Sarah begged her parents to stop the chemotherapy and they agreed after a great deal of prayer, Hershberger said. The family, members of an insular Amish community, shuns many facets of modern life and is deeply religious...
LINK
I'm usually going to follow my doctor's orders. But there have been people quite close to me who have died from cancer. And it's my firm unyielding belief that the treatments killed them just as much as the disease did. If I ever got a cancer diagnosis I would think long and hard about my treatment plan. I've also known loved ones who, despite being repeatedly told that their diet and lifestyle would literally kill them, stubbornly refused to make changes and promptly died, just as the doctors told them they would.

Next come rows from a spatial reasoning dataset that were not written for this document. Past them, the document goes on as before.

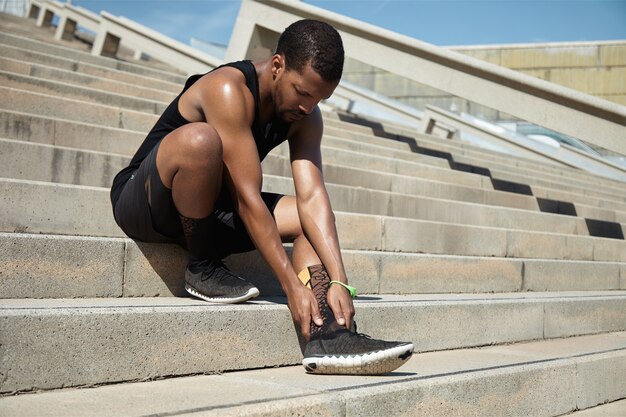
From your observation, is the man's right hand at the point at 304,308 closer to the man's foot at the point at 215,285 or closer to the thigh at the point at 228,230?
the man's foot at the point at 215,285

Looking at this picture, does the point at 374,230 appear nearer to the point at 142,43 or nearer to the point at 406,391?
the point at 406,391

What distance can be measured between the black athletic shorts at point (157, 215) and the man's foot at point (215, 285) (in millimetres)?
99

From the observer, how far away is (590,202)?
8.07 m

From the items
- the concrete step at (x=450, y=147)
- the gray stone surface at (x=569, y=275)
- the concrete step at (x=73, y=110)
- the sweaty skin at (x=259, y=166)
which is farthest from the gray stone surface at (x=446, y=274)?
the concrete step at (x=450, y=147)

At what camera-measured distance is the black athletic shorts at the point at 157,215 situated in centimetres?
274

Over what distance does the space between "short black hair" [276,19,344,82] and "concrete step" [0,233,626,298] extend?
916 mm

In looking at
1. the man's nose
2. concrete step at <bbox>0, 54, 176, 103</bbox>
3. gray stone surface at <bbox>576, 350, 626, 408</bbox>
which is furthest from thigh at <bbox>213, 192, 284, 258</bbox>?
concrete step at <bbox>0, 54, 176, 103</bbox>

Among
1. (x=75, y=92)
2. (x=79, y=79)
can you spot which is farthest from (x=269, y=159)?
(x=79, y=79)

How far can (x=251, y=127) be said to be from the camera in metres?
2.90

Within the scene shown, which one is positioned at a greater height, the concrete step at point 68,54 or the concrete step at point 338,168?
the concrete step at point 68,54

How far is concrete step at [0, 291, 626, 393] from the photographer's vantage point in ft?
6.84

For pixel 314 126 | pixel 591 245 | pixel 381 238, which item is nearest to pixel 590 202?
pixel 591 245

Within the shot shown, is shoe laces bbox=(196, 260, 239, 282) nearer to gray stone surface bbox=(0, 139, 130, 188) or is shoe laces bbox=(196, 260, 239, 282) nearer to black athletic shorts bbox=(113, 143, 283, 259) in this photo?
black athletic shorts bbox=(113, 143, 283, 259)

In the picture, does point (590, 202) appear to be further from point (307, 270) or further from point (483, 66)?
point (307, 270)
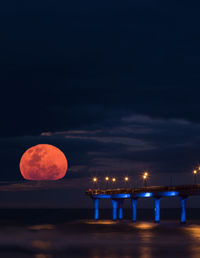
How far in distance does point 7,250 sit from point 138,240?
21788 mm

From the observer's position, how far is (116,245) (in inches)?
2625

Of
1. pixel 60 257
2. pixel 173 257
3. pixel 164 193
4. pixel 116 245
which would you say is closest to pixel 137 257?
pixel 173 257

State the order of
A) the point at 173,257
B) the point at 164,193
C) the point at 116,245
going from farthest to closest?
the point at 164,193 < the point at 116,245 < the point at 173,257

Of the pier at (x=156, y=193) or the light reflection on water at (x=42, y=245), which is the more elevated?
the pier at (x=156, y=193)

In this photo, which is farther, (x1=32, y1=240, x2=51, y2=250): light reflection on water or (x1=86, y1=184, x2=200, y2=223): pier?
(x1=86, y1=184, x2=200, y2=223): pier

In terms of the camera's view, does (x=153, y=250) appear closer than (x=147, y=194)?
Yes

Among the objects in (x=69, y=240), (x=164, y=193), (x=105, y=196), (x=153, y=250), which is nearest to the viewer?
(x=153, y=250)

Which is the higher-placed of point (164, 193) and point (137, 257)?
point (164, 193)

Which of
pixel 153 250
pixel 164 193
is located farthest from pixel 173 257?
pixel 164 193

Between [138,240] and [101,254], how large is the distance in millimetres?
19201

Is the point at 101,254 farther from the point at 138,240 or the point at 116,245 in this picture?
the point at 138,240

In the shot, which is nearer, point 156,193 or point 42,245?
point 42,245

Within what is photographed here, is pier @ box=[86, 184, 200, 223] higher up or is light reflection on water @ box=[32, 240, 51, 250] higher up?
pier @ box=[86, 184, 200, 223]

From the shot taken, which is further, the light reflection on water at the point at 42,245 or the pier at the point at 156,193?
the pier at the point at 156,193
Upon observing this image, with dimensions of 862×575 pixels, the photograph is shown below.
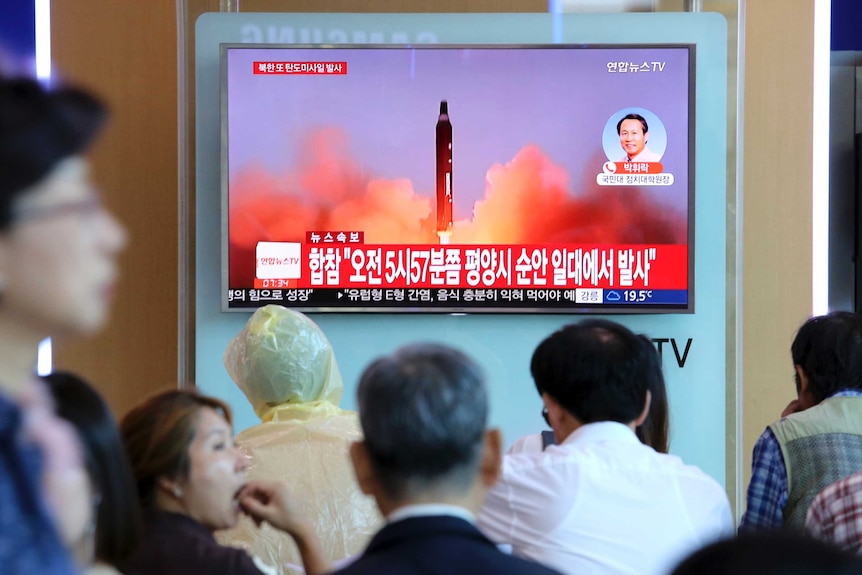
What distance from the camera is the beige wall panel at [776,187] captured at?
181 inches

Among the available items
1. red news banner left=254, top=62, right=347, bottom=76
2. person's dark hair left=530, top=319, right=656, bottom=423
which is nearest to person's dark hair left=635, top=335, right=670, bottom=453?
person's dark hair left=530, top=319, right=656, bottom=423

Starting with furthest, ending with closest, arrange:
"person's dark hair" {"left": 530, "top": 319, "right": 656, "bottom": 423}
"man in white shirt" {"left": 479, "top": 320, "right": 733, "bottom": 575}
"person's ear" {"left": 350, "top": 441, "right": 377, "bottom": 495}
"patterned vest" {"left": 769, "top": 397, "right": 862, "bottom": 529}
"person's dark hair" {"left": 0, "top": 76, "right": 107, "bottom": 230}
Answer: "patterned vest" {"left": 769, "top": 397, "right": 862, "bottom": 529} → "person's dark hair" {"left": 530, "top": 319, "right": 656, "bottom": 423} → "man in white shirt" {"left": 479, "top": 320, "right": 733, "bottom": 575} → "person's ear" {"left": 350, "top": 441, "right": 377, "bottom": 495} → "person's dark hair" {"left": 0, "top": 76, "right": 107, "bottom": 230}

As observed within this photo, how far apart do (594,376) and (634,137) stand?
2.60 metres

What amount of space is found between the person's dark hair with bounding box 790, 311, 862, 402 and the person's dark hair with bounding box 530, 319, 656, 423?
0.82 metres

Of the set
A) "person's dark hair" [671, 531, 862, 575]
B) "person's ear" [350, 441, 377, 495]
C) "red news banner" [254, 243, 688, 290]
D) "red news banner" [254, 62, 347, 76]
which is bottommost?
"person's ear" [350, 441, 377, 495]

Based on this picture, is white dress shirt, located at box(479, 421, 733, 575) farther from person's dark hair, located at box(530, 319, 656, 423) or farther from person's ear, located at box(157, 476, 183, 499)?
person's ear, located at box(157, 476, 183, 499)

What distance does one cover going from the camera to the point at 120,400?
4.69 metres

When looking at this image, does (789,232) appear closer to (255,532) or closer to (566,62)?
(566,62)

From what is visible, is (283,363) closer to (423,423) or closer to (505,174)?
(423,423)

For me the fundamental question is who decides on the course of treatment, the doctor or the patient? I believe that freedom requires that the patient decides. 

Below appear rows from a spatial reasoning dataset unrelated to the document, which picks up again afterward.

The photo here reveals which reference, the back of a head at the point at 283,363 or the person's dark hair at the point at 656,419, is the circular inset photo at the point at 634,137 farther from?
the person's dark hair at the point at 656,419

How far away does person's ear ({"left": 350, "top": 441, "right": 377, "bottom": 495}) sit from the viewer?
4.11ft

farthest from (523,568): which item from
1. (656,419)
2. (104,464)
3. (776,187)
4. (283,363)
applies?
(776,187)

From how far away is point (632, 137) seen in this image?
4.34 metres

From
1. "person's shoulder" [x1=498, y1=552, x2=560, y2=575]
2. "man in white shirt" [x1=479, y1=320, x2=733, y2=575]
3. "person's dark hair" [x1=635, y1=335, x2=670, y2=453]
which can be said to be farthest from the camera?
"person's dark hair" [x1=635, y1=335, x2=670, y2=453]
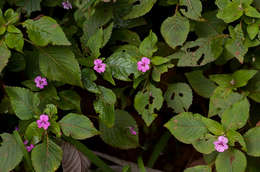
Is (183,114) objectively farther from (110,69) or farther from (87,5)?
(87,5)

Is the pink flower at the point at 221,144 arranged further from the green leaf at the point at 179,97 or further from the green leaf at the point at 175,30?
the green leaf at the point at 175,30

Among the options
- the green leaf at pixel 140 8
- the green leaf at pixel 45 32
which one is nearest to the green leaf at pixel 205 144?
the green leaf at pixel 140 8

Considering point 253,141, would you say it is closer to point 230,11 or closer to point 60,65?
point 230,11

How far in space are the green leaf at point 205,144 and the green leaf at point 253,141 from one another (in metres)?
0.17

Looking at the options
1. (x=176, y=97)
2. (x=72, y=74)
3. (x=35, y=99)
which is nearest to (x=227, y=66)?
(x=176, y=97)

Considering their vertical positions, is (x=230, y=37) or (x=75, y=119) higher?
(x=230, y=37)

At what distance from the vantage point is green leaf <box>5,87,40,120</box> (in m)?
1.85

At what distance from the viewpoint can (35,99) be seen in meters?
1.86

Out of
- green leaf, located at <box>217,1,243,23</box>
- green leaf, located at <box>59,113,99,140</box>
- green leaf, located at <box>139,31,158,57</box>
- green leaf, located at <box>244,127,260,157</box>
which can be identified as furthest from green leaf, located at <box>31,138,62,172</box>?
green leaf, located at <box>217,1,243,23</box>

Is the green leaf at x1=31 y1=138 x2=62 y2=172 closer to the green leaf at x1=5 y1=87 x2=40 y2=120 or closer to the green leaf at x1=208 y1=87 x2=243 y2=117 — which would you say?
the green leaf at x1=5 y1=87 x2=40 y2=120

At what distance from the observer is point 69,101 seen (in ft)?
6.61

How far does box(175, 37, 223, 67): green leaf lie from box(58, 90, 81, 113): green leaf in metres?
0.64

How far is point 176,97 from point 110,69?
44 cm

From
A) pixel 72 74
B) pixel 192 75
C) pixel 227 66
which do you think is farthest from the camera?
pixel 227 66
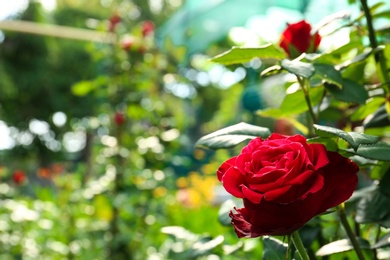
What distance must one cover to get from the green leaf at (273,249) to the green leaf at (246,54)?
25 centimetres

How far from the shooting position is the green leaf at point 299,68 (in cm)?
68

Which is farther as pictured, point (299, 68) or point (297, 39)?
point (297, 39)

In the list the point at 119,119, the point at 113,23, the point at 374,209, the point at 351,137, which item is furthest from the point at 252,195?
the point at 113,23

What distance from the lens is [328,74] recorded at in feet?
2.42

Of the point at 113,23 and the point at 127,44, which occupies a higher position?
the point at 113,23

And if the patient is too young to decide her fate, then her parents get the last word. If the parents happen to be moronic that's unbelievably unfortunate, but as most parents are not moronic I don't want the government stepping in to override medical decisions unless the decision is obviously insane and the person will die immediately. For example, some devout fundamentalists of various religions do not believe that a woman should be viewed (naked, without her hair/face covered, at all) by any man except her husband. Let's say there was a car accident and a badly injured woman was trapped in a burning car. The only way to save her requires cutting through her outer garments. She will temporarily be only partially clothed. Her husband (sitting safely on the curb) objects on religious grounds. Clearly emergency personnel should ignore him and rescue the woman before she's burned to death. If that same woman goes to the doctor, is told she needs a hysterectomy and declines it on religious or personal grounds, I don't want the government overriding her choice and sending her to the surgeons. 

But those are adults. What about kids? Isn't that different? Doesn't the government have a role to play?

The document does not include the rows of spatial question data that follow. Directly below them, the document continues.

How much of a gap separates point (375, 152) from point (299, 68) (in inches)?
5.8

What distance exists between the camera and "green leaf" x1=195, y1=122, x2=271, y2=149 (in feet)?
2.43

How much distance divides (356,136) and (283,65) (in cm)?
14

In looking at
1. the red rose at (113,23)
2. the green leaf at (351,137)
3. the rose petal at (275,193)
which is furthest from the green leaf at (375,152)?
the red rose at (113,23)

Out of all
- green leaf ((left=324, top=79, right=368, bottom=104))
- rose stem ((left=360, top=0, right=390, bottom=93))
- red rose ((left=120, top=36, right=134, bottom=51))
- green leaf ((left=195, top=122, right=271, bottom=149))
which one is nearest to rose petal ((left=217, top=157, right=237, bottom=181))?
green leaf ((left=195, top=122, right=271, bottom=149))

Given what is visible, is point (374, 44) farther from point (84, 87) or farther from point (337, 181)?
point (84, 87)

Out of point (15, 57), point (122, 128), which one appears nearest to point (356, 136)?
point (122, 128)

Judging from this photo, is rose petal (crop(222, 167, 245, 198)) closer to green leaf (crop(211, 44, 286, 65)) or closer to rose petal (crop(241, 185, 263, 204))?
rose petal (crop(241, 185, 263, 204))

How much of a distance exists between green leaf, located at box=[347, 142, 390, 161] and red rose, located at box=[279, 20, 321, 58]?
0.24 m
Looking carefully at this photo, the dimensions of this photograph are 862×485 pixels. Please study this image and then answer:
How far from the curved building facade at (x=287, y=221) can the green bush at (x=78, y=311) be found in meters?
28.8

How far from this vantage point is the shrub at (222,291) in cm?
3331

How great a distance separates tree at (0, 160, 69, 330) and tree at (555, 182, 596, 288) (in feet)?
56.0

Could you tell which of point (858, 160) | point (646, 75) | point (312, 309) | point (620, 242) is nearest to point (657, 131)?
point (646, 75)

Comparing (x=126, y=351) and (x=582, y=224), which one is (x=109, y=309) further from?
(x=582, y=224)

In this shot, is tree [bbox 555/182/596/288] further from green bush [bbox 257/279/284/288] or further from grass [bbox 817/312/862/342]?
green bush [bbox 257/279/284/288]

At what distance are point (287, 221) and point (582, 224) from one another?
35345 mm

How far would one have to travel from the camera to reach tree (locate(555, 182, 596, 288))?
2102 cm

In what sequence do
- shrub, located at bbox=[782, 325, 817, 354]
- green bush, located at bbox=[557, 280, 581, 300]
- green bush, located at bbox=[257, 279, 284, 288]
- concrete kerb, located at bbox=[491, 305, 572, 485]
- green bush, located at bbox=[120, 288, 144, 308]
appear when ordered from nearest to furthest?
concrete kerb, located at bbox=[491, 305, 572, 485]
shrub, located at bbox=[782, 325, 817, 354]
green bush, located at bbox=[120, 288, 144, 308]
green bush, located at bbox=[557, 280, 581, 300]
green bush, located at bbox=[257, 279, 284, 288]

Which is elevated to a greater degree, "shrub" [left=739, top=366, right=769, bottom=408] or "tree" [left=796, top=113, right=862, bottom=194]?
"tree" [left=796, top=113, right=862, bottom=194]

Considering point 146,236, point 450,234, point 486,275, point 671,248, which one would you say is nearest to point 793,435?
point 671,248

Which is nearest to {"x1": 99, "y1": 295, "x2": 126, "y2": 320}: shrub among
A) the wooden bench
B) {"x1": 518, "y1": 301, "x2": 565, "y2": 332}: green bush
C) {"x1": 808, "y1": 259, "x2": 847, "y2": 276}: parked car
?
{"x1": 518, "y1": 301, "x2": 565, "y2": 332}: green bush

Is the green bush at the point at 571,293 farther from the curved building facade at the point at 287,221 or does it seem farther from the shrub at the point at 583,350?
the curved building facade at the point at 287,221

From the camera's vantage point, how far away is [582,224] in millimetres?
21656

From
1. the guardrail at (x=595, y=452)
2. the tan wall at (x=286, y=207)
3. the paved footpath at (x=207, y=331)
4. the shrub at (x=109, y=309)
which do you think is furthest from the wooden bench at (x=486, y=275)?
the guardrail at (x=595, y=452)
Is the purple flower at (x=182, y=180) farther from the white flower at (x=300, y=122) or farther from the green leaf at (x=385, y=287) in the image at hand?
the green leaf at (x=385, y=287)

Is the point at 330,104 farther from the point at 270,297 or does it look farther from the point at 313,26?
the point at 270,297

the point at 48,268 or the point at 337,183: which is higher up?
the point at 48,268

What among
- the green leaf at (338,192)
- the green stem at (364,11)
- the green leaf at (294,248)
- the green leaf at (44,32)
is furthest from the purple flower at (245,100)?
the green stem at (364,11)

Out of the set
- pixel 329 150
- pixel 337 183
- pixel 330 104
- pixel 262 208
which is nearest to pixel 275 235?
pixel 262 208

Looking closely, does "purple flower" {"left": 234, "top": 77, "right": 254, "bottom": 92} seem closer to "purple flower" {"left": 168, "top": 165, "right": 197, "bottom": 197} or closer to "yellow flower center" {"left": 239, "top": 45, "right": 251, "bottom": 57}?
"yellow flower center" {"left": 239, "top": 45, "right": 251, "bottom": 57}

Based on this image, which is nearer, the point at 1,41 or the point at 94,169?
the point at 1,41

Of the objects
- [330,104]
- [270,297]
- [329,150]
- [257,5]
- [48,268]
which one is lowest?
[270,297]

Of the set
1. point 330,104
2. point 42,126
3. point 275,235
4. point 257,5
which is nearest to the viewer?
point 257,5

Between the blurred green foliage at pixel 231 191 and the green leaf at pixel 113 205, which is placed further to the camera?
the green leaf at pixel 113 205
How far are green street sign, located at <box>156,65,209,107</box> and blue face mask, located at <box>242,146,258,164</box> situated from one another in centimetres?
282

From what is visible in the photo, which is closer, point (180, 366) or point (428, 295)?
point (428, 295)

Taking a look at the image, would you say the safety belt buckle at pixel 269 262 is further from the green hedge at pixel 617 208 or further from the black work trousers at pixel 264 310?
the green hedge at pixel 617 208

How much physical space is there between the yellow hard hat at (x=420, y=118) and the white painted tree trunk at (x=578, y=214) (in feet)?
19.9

Parents, not the government, are the primary and best caretakers. They have responsibility for their child's medical care. Obviously they will need help on occasion. There are many decisions that parents make regarding their children. This includes everything from when, if or how to tell them the facts of life, to their diet, to what sort of social activities they engage in, to which books they can read, to when or whether to take them off life support after they've been in a coma. It's truly an awesome responsibility. So absent some immediate certainty of death, provable neglect or irrationality, I think the parents should have final say. Choosing not to undergo chemotherapy is not to my mind the same thing as drilling a hole in your child's head in order to let the demons out. It's not an easy call to watch a parent make what I think is a bad decision but I think it's the right one. Of course I could be full of it. It wouldn't be the first time. 

What do you think is the right decision here?

Who should have the final word? The state and/or hospital or the parents?